Simplicity is the whole secret of well-being.
The absurdity of a life that may well end before one understands it does not relieve one of the duty to live through as bravely and as generously as possible.
The happy go lucky are not weak. The happy-go-lucky spirit, that acceptance which is not fatalism but a deep trust in life, made me ashamed.
The east seeks flow and they get flow by doing the same thing over and over again. A state of optimal but samee existence. The west seeks to find the next improvement to the overall result. This causes permanent discomfort, All the pain but perhaps better results.

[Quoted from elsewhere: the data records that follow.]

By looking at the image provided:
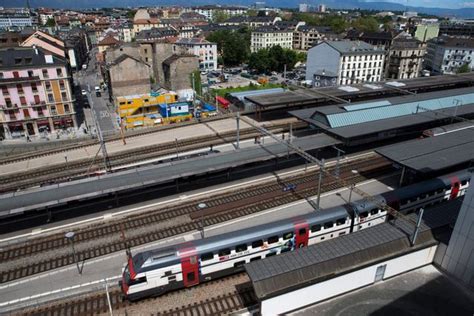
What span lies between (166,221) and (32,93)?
40.7 m

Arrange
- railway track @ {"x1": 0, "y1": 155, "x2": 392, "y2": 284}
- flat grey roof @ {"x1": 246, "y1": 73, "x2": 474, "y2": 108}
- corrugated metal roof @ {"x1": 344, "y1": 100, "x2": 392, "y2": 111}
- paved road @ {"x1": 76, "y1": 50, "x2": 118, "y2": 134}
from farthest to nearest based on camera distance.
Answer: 1. paved road @ {"x1": 76, "y1": 50, "x2": 118, "y2": 134}
2. flat grey roof @ {"x1": 246, "y1": 73, "x2": 474, "y2": 108}
3. corrugated metal roof @ {"x1": 344, "y1": 100, "x2": 392, "y2": 111}
4. railway track @ {"x1": 0, "y1": 155, "x2": 392, "y2": 284}

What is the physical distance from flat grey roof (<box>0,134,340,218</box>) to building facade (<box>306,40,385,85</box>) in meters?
50.3

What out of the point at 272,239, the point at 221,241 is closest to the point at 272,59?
the point at 272,239

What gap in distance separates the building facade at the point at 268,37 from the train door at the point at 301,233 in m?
120

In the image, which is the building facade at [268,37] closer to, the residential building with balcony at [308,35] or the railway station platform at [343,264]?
the residential building with balcony at [308,35]

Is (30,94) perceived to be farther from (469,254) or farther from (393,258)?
(469,254)

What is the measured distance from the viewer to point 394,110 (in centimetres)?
4700

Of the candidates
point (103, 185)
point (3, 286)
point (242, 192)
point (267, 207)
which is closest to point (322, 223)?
point (267, 207)

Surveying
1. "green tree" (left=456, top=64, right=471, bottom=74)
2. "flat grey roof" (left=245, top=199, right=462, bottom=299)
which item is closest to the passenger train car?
"flat grey roof" (left=245, top=199, right=462, bottom=299)

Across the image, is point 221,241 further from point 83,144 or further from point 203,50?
point 203,50

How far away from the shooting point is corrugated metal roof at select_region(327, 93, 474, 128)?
42.5 meters

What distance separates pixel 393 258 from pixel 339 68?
6922 centimetres

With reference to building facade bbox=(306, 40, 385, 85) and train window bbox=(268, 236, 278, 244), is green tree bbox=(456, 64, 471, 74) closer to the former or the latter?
building facade bbox=(306, 40, 385, 85)

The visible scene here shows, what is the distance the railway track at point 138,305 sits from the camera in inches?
781
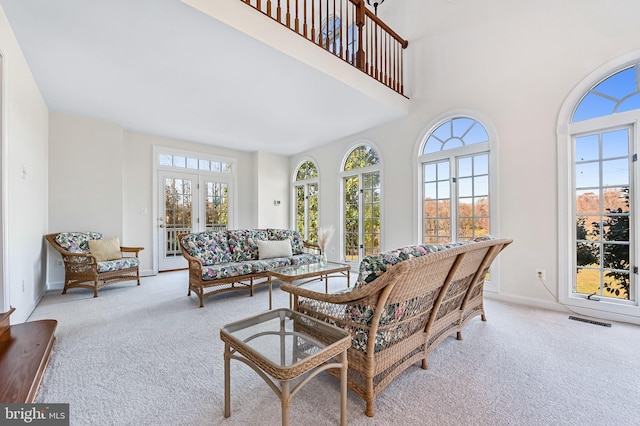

Perhaps this dread of transince explains why violence is libidinous, why lust devours us, why soldiers choose not to forget their days of horror: we cling to such extreme moments, in which we seem to die, yet are reborn.
When I watch blue sheep, I must watch blue sheepp, not be thinking about sex, danger, or the present, for this present—even while I thinking of it—is gone.
On coming down the mountain
The path I followed breathlessly has faded among stones; in spiritual ambition, I have negelected my children and done myself harm, and ther is no way back. Nor has anything changed; I am still beset by the same old lusts and ego and emotions, the endless nagging details and irritations—that aching gap between what I know and what I am.